** Start of EXCERPT PROVIDED **

By the time I was fourteen we clashed like titans, but it really started three years earlier when Ray married Moma. Judy had disliked him immediately, Vic was too young to have an opinion, and I was ambivalent. But within a short few months my opinion changed. One day Moma was out shopping and we sat in the kitchen with Ray. He picked up Vic and held him upside down over the sink. He lowered Vic’s head so it was resting on top of the garbage disposal, hit the on switch and began laughing. That moment marked the beginning of our battle. He threatened the safety of my baby brother whom I had watched over like a little mother since the divorce.

 

My 14th birthday was a typical southern July day; endless blue skies filled with sweltering humid air, the AC running full blast struggling to keep the house cool. We sat down to dinner, all of us in summer shorts and barefoot. Moma was quietly putting food in front of us. Everyone was trying not to do something, to avoid conflict. There must have been a birthday cake somewhere.

 

Before we started to eat supper, Ray fixed me with a long hard stare and demanded that I properly dress, that I go upstairs and put on a skirt and shoes. I made the brazen mistake of questioning his demand and so was sent to my room. A few days later, I ran for the first time and the police made the first entry on what was to become my long file. It wasn’t planned. I just couldn’t stand it any longer. One night after another tense dinner I just walked to the back yard and jumped the fence. I took one change of clothes and had a few dollars in my pocket. Within minutes I was blocks away at Vicki’s house, talking with my boyfriend Danny on the phone. Thirty minutes later I was in his car, passing a joint with him and his friends. Danny was pretty irritated with me. My parents knew who he was and he realized they’d come looking for me, and for him. That night we parked the car in a south side country field beside a moving oil derrick. We spent the night walking the fields and laying on top of the car, gazing up at the stars, as we worked on getting seriously stoned.

 

The next morning Danny hid me at Jan’s house. Her poor mom thought I was a friend just staying over. Danny thought I was safely stashed, but a couple of days later he had no idea where I was. Jan and I hitchhiked to Paseo Street, the official wild kid hangout with headshops, cafes, and nightclubs. Stoned boys and girls filled the winding street. It’s a safe bet I was one of the few (if not the only) 14 year olds. Tall, pale, willowy, with a heart shaped face- everyone thought I looked like an angel and the name stuck. Angel became my street name. For years to come most of my friends never knew that I was really Dyanna.

 

A friend of mine’s older sister just happened to own the Paseo nightclub with live bands. You needed to be 21 to get in, but I knew the owners. Not looking a day over 14, scared and excited, I sat with Jan at a long table surrounded by young men, smoking potent pot, a drink in front of me, lights bouncing off the walls, rock and roll vibrating the air. When the bar closed Jan and I left with her new male friend and his roommate. Innocently stupid, it never crossed my mind that something might be expected of me. At the house Jan and her guy quickly disappeared into a bedroom. The other guy sat with me in the living room smoking more pot. He seemed so nice, so polite, so friendly. Then he made his move and I freaked. My crying and screaming brought Jan running. My horrified seducer apparently had no experience with innocent 14 year old virgins. He kept stammering apologies, but I wouldn’t calm down. Jan started trying to hunt down my boyfriend Danny on the phone. By sunrise Danny arrived to get me. He was furious about my disappearing, my being at that house with two strange guys, my parents being all over him, Ray’s threats to tear him up into little pieces. Ray possessed a mean violent streak; his threats couldn’t be ignored. Danny drove me straight home and let me off at the curb. He didn’t want to talk with Ray.

** End of EXCERPT PROVIDED **
** Start of GIVEN INFORMATION **

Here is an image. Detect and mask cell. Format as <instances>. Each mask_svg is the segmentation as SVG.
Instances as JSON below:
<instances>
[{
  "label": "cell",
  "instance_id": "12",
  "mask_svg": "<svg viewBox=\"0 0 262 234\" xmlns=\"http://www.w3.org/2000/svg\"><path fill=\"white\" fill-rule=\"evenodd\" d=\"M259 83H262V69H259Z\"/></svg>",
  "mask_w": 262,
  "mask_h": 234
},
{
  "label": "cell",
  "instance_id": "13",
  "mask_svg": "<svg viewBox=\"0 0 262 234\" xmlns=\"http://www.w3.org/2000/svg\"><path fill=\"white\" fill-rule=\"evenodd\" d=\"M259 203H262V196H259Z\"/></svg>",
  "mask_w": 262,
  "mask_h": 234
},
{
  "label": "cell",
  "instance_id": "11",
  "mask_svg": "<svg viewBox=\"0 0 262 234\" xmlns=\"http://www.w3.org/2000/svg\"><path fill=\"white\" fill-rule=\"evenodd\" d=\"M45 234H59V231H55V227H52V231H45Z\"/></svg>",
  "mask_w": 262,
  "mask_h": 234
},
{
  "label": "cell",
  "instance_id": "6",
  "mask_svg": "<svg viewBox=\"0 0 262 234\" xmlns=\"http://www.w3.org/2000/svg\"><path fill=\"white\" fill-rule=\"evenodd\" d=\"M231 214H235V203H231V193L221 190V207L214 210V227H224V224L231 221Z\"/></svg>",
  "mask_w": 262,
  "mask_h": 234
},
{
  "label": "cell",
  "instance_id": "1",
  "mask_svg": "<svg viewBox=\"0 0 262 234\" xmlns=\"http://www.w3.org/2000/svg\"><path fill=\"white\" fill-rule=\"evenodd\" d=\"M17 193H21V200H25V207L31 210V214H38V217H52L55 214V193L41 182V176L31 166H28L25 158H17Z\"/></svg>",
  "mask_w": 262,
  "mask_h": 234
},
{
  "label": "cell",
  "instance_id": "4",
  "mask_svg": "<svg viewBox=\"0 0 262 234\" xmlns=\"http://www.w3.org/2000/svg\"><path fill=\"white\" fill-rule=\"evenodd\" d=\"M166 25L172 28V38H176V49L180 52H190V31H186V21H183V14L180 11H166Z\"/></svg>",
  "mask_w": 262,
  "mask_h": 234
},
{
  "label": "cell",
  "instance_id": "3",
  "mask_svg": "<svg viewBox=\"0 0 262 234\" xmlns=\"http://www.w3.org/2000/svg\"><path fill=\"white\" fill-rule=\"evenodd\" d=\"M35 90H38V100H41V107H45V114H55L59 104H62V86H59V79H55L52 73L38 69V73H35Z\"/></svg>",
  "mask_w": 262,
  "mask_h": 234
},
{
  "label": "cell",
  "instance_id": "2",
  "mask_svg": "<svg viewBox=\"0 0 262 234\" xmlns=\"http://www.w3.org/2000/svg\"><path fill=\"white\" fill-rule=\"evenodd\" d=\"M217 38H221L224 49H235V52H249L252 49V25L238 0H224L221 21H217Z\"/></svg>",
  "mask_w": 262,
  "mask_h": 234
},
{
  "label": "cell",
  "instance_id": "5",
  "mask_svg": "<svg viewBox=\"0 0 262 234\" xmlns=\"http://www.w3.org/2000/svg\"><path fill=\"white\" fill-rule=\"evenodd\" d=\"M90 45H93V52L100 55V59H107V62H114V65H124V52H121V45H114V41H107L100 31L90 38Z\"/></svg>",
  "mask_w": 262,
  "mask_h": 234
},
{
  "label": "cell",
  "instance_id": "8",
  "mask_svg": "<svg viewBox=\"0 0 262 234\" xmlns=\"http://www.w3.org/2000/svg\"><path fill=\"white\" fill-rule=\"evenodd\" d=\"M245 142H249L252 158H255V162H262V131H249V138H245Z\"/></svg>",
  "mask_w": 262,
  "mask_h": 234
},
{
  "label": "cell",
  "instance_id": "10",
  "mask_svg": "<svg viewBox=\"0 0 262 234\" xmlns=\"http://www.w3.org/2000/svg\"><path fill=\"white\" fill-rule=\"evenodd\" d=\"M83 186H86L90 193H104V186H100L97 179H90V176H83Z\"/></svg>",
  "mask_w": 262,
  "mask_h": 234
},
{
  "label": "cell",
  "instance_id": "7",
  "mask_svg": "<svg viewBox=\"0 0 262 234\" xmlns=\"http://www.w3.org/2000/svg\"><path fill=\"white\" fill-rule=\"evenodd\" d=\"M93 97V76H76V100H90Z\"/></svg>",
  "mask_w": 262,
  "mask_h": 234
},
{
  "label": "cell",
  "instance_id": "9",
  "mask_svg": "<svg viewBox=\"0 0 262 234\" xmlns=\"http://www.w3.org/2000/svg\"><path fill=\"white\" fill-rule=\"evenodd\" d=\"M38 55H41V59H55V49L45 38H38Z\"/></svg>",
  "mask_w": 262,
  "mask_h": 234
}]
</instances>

** End of GIVEN INFORMATION **

THE EXERCISE:
Answer these questions about the runaway memoir excerpt:
(a) What did Ray order the narrator to put on before supper on the 14th birthday?
(b) Where did Danny park the car on the night the narrator first ran away?
(c) What street name did the narrator come to be known by?

RESULT FOR THIS TASK:
(a) A skirt and shoes.
(b) In a south side country field beside a moving oil derrick.
(c) Angel.